A lack of education around mental health issues is playing a role in Fraser North students missing out on needed services, according to a recently released McCreary Centre Society report on B.C. Adolescent Health.
“In the year before they took the survey, 18 per cent of Fraser North students felt they had needed mental health services but had not accessed them,” said McCreary’s executive director, Annie Smith.
“This was a local increase from 12% five years earlier.

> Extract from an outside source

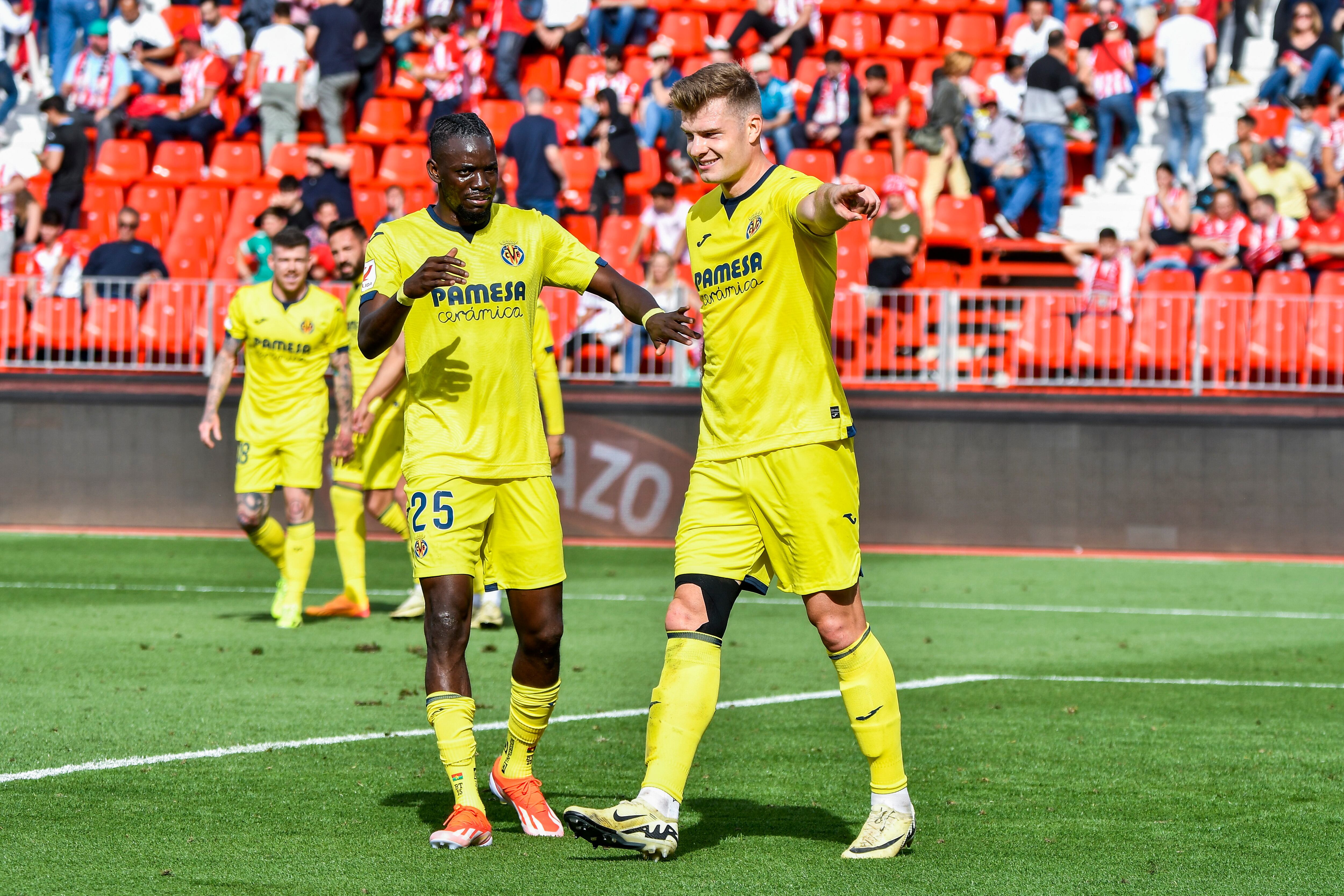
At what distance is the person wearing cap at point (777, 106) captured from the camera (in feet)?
67.2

This is obviously concerning as are the reasons youth gave for not accessing these services, which included not wanting their parents to know.”
Fraser North health service delivery area is comprised of four school districts: New Westminster (SD 40), Burnaby (SD 41), Maple Ridge-Pitt Meadows (SD 42), and Coquitlam (SD 43).
The survey is completed every five years.
Results have been sent to the school districts but it is at their discretion to post them.
Smith said the issue was not so much a lack of services for students, but many who were questioned during the 2018 survey, said they did not know how to go about attaining them.
“I think the number one thing that young people said they wanted to learn more about in school is mental health, so I think they’re really struggling with feeling anxious,” Smith said.
She added the students want to know what “normal” is, how to spot a mental health condition, and how to distinguish between general and problem anxiety.
Communication with the elder generation is proving difficult for many too.
“We’ve heard from a lot of young people that parents just dismiss how they’re feeling and they don’t know where to go to get help,” Smith said.
“They don’t know who to talk to.”
The survey did have some bright spots for local students as well, however. Even though there are more kids experiencing mental health issues, on the whole, most youth feel positive about their quality of life. 79 per cent indicated they had a good life and 77 per cent could name something they were really good at.
“There were definitely a lot of positives locally,” Smith said.
“Youth had somebody they could turn to in their community outside their families, which you don’t see in all areas, and [ youth reported] much lower substance use than we see in some communities as well.”
Fraser North youth were less likely than their peers across BC to have tried tobacco (14 per cent vs. 18 per cent), alcohol (38 per cent vs. 44 per cent), and marijuana (20 per cent vs. 25 per cent).
A copy of the report, Balance and connection in Fraser North: The health and well-being of our youth, and an accompanying Power Point of the results are available at www.mcs.bc.ca.